WEST PALM BEACH, Fla. — Variability and length of pauses in speech may indicate cognitive impairment for German-speaking individuals with multiple sclerosis, according to a poster from ACTRIMS 2024.

“We are looking for an unobtrusive and etiologically valid method — meaning in a normal environment — to measure certain symptoms in multiple sclerosis,” Nicklas Linz, PhD, co-founder and CEO of ki:elements, a speech biomarker company based in Germany, told Healio. “These include cognitive impairment and we tried to do this through the automatic analysis of speech.”

Cognitive decline in young adult
Researchers have reported that speech pauses made by those with MS may indicate cognitive impairment. Image: Adobe Stock

Since cognitive impairment is a conspicuous symptom of MS, Linz and colleagues aimed to evaluate how speech biomarkers may detect the condition, particularly in highly prevalent domains such as processing speed and executive function, in a cohort of German-speaking individuals.

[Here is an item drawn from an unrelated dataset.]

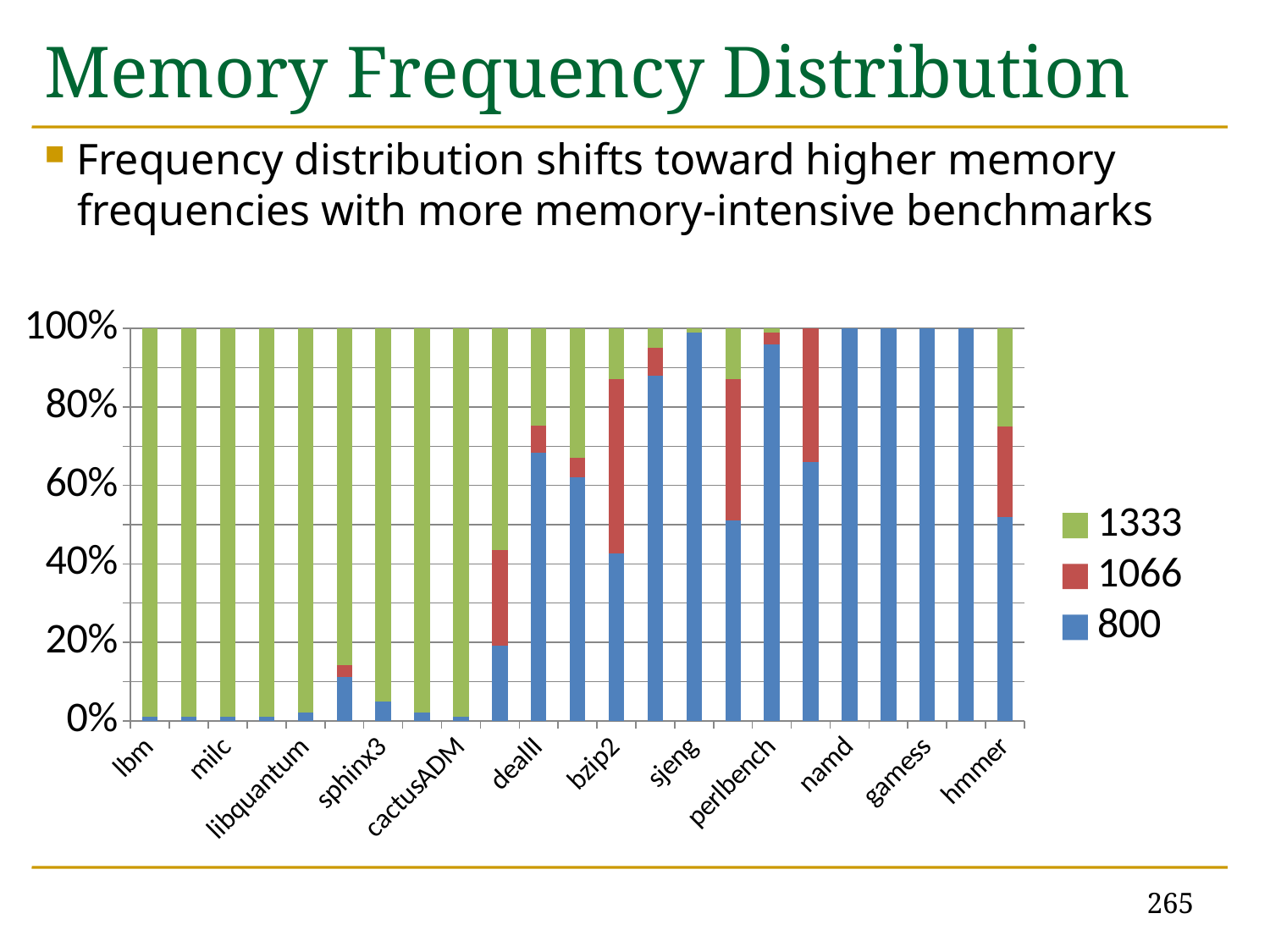
What kind of chart is shown on the slide? stacked bar chart What is the title of the slide containing the chart? Memory Frequency Distribution Is the 800 share for dealII greater or less than 60%? greater Is the 800 share for sphinx3 greater or less than 20%? less Is the 800 share for lbm greater or less than 20%? less Which series is shown in green in the legend? 1333 How many series does the legend list? 3 Does the 800 share generally rise or fall moving from left to right along the x axis? rise Which benchmark has the larger 800 share, lbm or namd? namd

Their study included 169 participants (those with MS, n = 76; healthy controls, n = 93) who submitted to a cognitive test battery involving speech tasks as well as evaluation on the Symbol Digit Modalities Test (SDMT). From three free speech tasks (telling a negative and positive story, picture description), researchers extracted both temporal and acoustic aspects of speech such as duration of pauses, pause rate, pitch and jitter, correlating them with SDMT performance.

Additionally, the researchers applied the novel ki:elements speech biomarker for cognition (ki:e SB-C), a composite score derived from a 15-minute long speech assessment, for comparison between the MS population and healthy controls.

For the MS group, results showed pause rate correlated significantly with the SDMT (r = -.2, P = .05, d = 0.41 and r = -.291, P = .05, d = 0.61) with respect to the picture description and negative storytelling tasks.

Data further showed, in both tasks, standard deviation of pause length correlated significantly with the SDMT, while acoustic features such as deviations in jitter and formants correlated with the SDMT in all three tasks.

The researchers also found those with MS recorded significantly lower scores than healthy counterparts in the ki:e SB-C composite score for overall cognition (H = 5.04, P = .01, d = 0.24) and for the sub-score of executive functioning (H = 6.86, P = .01, d = 0.29).

“We found that pausing behavior — how many pauses they make, how long these pauses are — negatively correlated with their processing speed ability,” Linz told Healio. “If you make more pauses, the slower your information processing.”